Die Initiative verlangt die Einführung einer Bundeserbschafts- und Schenkungssteuer mit einem einmaligen Freibetrag von 50 Millionen Franken und einem Steuersatz von 50%. Mit der Steuer sollen also nicht nur Erbschaften, sondern konsequenterweise auch unentgeltliche Vermögensübertragungen unter Lebenden besteuert werden. Bei der vorgeschlagenen neuen Bundessteuer handelt es sich gemäss Initiativtext um eine Steuer auf dem Nachlass, d.h. sie beschlägt das gesamte hinterlassene, nicht aufgeteilte Vermögen eines Erblassers. Vorgesehen ist auch die Erhebung einer Schenkungssteuer. Die Steuer wird von den Kantonen veranlagt und einbehalten. Der Rohertrag der Steuer fliesst zu zwei Dritteln dem Bund und zu einem Drittel den Kantonen zu. Die Kompetenz der Kantone, eine Erbschafts- und Schenkungssteuer zu erheben, bleibt unberührt.

b) Beispiel 1

Eine Person verstirbt und hinterlässt einen Nachlass von insgesamt 150 Millionen Franken.

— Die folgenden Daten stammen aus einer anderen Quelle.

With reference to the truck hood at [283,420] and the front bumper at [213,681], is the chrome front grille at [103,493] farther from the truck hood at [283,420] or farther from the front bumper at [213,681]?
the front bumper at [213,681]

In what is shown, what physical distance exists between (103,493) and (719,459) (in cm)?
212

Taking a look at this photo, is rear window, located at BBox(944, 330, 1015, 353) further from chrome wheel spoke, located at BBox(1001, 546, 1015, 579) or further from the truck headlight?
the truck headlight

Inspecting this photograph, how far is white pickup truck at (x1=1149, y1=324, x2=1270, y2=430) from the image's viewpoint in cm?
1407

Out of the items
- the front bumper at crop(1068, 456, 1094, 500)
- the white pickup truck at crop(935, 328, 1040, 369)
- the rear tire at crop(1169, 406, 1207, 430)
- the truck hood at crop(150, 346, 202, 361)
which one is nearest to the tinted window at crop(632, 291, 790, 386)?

Die Person hat zuvor keine Schenkungen getätigt. Nach Abzug des Freibetrages von 50 Millionen Franken werden 100 Millionen Franken des Nachlasses zu 50% besteuert. Dies entspricht einem Steuerbetrag zulasten des Nachlasses von 50 Millionen Franken.

c) Beispiel 2

Eine Person verschenkt im Jahr x und anschliessend im Jahr x+3 je 40 Millionen Franken ihres Vermögens. Mit der zweiten Schenkung wird der Freibetrag von 50 Millionen Franken überschritten und es treten Steuerfolgen ein: Es sind 30 Millionen Franken zu einem Steuersatz von 50% zu versteuern und folglich 15 Millionen Franken Bundesschenkungssteuer zu bezahlen. Zu einem späteren Zeitpunkt verstirbt die Person und hinterlässt einen Nachlass von 30 Millionen Franken. Da die Person den Freibetrag bereits durch die beiden Schenkungen ausgeschöpft hat, unterliegt der gesamte Nachlass (30 Millionen) der Bundeserbschaftssteuer von 50%, was einem Steuerbetrag von 15 Millionen Franken entspricht. Der gesamte Steuerbetrag beträgt 30 Millionen Franken.

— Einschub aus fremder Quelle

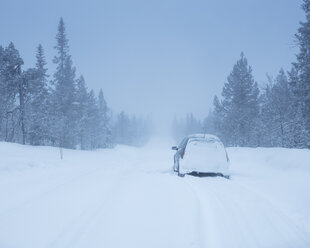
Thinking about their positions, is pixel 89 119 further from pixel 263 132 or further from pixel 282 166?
pixel 282 166

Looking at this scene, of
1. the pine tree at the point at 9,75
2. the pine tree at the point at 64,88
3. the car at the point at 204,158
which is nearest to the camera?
the car at the point at 204,158

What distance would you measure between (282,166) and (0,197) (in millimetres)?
13145

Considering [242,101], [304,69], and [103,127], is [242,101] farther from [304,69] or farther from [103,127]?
[103,127]

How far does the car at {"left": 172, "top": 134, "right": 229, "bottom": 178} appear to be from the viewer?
10938mm

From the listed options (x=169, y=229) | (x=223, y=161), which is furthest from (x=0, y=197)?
(x=223, y=161)

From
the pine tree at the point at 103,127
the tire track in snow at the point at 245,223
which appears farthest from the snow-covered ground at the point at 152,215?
the pine tree at the point at 103,127

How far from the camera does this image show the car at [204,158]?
35.9 ft

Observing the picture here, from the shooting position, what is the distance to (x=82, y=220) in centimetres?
499

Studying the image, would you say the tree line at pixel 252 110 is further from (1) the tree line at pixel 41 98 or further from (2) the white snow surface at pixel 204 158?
(2) the white snow surface at pixel 204 158

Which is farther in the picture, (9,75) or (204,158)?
(9,75)

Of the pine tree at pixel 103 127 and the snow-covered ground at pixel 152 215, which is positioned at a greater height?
the pine tree at pixel 103 127

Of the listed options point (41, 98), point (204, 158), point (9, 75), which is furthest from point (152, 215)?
point (41, 98)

Die Erben bzw. Beschenkten können für ihre eigenen künftigen Schenkungen und Nachlässe jeweils wieder den vollen Freibetrag in Anspruch nehmen.

d) Durchführungsbestimmungen

Der Wortlaut der Übergangsbestimmung sieht eine rückwirkende Anwendung der Ausführungsbestimmungen explizit für Nachlässe und Schenkungen vor, die nach einer allfälligen Annahme der Initiative ausgerichtet werden. Die vorgesehenen Massnahmen zur Steuervermeidung würden hingegen nicht rückwirkend auf den Zeitpunkt der Annahme der Initiative gelten, sondern erst ab Inkrafttreten der Ausführungsbestimmungen. Die Einführung einer nachgelagerten Wegzugsteuer zur Verhinderung von Steuervermeidung wäre denkbar.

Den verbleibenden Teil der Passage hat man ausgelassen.